Tutorial

Stream Data from PostgreSQL to Google BigQuery with Striim Cloud - Part 1

Use Striim Cloud to stream data securely from PostgreSQL database into Google BigQuery

Benefits

Operational Analytics
Analyze real-time operational, transactional data from PostgreSQL in BigQuery

Secure Data Transfer
Secure data-at-rest and in-flight with simple SSH tunnel configuration and automatic encryption

Build Real-Time Analytical Models
Use the power of Real Time Data Streaming to build Real-Time analytical and ML models 
On this page

Overview

Striim is a next generation Cloud Data Integration product that offers change data capture (CDC) enabling continuous replication from popular databases
such as Oracle, SQLServer, PostgreSQL and many others.

In addition to CDC connectors, Striim has hundreds of automated adapters for file-based data (logs, xml, csv), IoT data (OPCUA, MQTT), and applications such as Salesforce and SAP. Our SQL-based stream processing engine makes it easy to
enrich and normalize data before it’s written to targets like BigQuery and Snowflake.

Traditionally Data warehouses that required data to be transferred use batch processing but with Striim’s streaming platform data can be replicated in real-time efficiently.

Securing the in-flight data is very important in any real world application. A jump host creates an encrypted public connection into a secure environment.

In this tutorial, we’ll walk you through how to create a secure SSH tunnel between Striim cloud and your on-premise/cloud databases with an example where data is streamed securely from PostgreSQL database into Google
BigQuery
through SSH tunneling.

Core Striim Components

PostgreSQL Reader: PostgreSQL Reader uses the wal2json plugin to read PostgreSQL change data. 1.x releases of wal2jon can not read transactions larger than 1 GB.

Stream: A stream passes one component’s output to one or more other components. For example, a simple flow that only writes to a file might have this sequence

BigQueryWriter: Striim’s BigQueryWriter writes the data from various supported sources into Google’s BigQuery data warehouse to support real time data warehousing and reporting.

□ □ □

Exercises to complete:
1. Decide whether each statement agrees with the Striim tutorial. Answer yes or no for each, and quote the words of the tutorial that decide it. (a) Striim offers change data capture that enables continuous replication from databases such as Oracle, SQLServer and PostgreSQL. (b) The tutorial shows data being streamed from Google BigQuery into a PostgreSQL database. (c) Striim's stream processing engine is based on Python.
2. Carry on the Striim tutorial from the point at which it stops, starting after its final sentence.
The items that come next are separate material and have no connection to the Striim tutorial.

□ □ □

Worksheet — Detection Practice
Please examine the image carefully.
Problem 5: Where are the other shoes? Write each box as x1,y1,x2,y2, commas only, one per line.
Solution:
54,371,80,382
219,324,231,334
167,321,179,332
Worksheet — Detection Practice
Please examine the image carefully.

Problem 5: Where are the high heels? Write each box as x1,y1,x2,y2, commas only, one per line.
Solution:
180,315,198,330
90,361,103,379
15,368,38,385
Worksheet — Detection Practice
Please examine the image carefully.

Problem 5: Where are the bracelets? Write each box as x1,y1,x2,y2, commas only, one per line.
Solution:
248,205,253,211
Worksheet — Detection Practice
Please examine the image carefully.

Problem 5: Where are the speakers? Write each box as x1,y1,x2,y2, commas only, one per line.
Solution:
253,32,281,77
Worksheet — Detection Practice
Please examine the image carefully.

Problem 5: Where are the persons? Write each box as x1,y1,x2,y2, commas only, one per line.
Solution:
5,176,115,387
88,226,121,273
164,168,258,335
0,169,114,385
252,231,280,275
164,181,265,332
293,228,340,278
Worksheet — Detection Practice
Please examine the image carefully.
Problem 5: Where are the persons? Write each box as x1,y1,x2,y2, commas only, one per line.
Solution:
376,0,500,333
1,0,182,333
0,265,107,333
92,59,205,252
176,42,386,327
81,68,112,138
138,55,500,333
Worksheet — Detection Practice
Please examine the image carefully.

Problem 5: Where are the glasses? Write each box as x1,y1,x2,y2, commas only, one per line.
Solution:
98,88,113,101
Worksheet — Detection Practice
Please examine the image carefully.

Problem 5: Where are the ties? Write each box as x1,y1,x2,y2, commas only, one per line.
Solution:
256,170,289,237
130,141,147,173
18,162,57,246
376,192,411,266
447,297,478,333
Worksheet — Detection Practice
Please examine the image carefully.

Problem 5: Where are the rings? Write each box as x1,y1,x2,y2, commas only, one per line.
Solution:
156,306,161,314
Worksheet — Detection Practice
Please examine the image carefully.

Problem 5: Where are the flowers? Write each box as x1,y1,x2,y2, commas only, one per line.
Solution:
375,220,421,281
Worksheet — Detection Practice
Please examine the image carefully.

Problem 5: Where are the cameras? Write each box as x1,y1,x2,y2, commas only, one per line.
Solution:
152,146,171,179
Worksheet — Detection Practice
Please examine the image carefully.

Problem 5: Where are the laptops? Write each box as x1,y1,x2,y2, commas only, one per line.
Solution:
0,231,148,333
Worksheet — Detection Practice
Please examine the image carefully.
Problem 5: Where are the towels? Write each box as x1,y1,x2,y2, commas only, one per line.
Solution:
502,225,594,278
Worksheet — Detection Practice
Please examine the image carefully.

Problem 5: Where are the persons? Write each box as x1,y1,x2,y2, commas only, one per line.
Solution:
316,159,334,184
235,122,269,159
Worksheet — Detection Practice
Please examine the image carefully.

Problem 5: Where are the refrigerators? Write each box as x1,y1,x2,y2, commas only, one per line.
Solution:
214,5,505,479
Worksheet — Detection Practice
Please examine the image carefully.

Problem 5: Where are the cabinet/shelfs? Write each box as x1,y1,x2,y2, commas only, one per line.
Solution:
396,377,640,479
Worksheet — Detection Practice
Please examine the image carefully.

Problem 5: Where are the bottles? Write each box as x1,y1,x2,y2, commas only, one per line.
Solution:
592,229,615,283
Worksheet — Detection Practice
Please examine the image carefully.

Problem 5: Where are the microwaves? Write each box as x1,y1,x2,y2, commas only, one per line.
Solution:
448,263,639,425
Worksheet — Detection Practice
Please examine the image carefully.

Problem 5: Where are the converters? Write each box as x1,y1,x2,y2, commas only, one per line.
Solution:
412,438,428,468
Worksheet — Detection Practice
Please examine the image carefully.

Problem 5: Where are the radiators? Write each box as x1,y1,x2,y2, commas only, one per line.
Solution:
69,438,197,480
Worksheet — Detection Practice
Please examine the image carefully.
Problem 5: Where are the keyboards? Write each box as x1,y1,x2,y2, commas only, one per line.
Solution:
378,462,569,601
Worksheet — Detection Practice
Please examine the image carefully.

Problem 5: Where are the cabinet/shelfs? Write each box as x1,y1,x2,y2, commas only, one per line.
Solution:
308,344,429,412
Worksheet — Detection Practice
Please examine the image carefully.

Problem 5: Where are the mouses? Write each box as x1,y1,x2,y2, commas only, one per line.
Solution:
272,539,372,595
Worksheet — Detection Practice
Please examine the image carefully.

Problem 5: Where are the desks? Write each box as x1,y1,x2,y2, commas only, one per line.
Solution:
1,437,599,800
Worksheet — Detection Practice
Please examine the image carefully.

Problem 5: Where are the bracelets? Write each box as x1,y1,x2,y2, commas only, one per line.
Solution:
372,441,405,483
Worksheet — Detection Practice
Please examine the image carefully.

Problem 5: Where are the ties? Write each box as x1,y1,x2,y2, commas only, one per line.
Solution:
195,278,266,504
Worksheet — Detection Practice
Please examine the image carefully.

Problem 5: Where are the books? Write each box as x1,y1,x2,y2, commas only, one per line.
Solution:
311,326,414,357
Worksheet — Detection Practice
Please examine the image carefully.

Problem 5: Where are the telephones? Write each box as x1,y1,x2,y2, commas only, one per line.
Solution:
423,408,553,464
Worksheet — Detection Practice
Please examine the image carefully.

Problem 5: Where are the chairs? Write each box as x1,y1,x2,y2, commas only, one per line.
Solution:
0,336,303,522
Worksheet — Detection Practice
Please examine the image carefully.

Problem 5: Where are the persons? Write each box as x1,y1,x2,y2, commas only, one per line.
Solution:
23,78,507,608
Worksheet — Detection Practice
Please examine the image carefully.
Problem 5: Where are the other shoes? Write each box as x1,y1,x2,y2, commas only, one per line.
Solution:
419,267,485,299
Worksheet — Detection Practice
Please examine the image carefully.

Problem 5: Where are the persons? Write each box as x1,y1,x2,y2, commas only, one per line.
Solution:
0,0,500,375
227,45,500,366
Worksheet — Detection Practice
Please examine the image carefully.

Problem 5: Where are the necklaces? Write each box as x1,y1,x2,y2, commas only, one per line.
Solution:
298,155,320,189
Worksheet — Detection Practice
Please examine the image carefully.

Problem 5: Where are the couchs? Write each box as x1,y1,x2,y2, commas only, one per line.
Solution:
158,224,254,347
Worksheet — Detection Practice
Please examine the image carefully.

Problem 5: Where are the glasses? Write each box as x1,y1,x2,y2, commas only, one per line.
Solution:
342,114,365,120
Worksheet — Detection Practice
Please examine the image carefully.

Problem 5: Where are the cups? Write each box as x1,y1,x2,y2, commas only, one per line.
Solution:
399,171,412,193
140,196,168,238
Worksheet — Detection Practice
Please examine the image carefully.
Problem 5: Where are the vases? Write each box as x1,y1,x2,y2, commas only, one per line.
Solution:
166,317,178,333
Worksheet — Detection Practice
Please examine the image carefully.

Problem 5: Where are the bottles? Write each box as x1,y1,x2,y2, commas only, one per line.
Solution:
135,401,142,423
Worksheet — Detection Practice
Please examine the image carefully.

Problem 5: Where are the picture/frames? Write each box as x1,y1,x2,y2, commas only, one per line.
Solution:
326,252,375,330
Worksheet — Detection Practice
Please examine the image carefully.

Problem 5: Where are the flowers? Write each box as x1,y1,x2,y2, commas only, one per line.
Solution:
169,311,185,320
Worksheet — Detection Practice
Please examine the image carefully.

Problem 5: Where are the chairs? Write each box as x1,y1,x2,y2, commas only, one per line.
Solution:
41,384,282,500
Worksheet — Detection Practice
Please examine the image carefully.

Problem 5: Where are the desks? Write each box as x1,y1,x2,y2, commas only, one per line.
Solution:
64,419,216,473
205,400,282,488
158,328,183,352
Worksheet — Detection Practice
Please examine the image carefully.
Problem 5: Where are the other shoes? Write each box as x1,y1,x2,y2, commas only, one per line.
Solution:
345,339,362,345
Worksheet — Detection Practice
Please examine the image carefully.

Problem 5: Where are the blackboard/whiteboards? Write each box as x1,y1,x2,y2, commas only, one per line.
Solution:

□ □ □

Set of answers:
1.
(a) Yes: "offers change data capture (CDC) enabling continuous replication from popular databases such as Oracle, SQLServer, PostgreSQL and many others."
(b) No: "stream data securely from PostgreSQL database into Google BigQuery"
(c) No: "Our SQL-based stream processing engine"

2.
(Optional) Step 1: Secure connectivity to your database

Striim provides multiple methods for secure connectivity to your database. For Striim Developer, you can allowlist the IP address in your email invite. 

In Striim Cloud, you can either allow your service IP or follow the below steps to configure a jump server.

Follow the steps below to set up your jump server on Google Compute Engine:

Go to google cloud console -> Compute Engine -> VM instances and create a new VM instance that would act as the jump server.

 

Add the jump server’s IP address to authorized networks of source database, in this case postgres instance

Step 2: Create SSH tunnel on Striim Cloud

Once the jump host is set up, an SSH tunnel will be created from Striim Cloud UI to establish a connection to the source database through the jump server.

Follow the steps below to configure an SSH tunnel between source database and Striim cloud:

Go to striim cloud console and launch a service instance. Under security create a new SSH tunnel and configure it as below.

Go to jump server (VM instance) and add the service key copied from the above step’

Now Striim server is integrated with both postgres and Bigquery and we are ready to configure Striim app for data migration.

Step 3: Launch Striim Server and Connect the Postgres Instance

For this recipe, we will host our app in Striim Cloud but there is always a free trial to see the power of Striim’s Change Data Capture.

Follow the steps below to connect Striim server to postgres instance containing the source database:

Click on Apps to display the app management screen:

Click on Create app :

 

Select Source and Target under create app from wizard:

Give a name to your app and establish the connection between striim server and postgres instance.



Once the connection between posgres and striim server is established, we will link the target data warehouse, in this case Google Bigquery. Striim also offers schema conversion feature where table schema can be validated for both source and target that
helps in migration of source schema to the target database.


Step 4: Targeting Google Bigquery

You have to make sure the instance of Bigquery mirrors the tables in the source database.This can be done from Google Cloud Console interface.Under the project inside Google Bigquery, create the dataset and an emty table containing all the columns that is populated
with data migrated from postgres database.

Follow the steps below to create a new dataset in Bigquery and integrating with Striim app using a service account:

Create a dataset with tables mirroring the source schema.

Go back to app wizard and enter the service key of your BigQuery instance to connect the app with target data warehouse

Now Striim server is integrated with both postgres and Bigquery and we are ready to configure Striim app for data migration.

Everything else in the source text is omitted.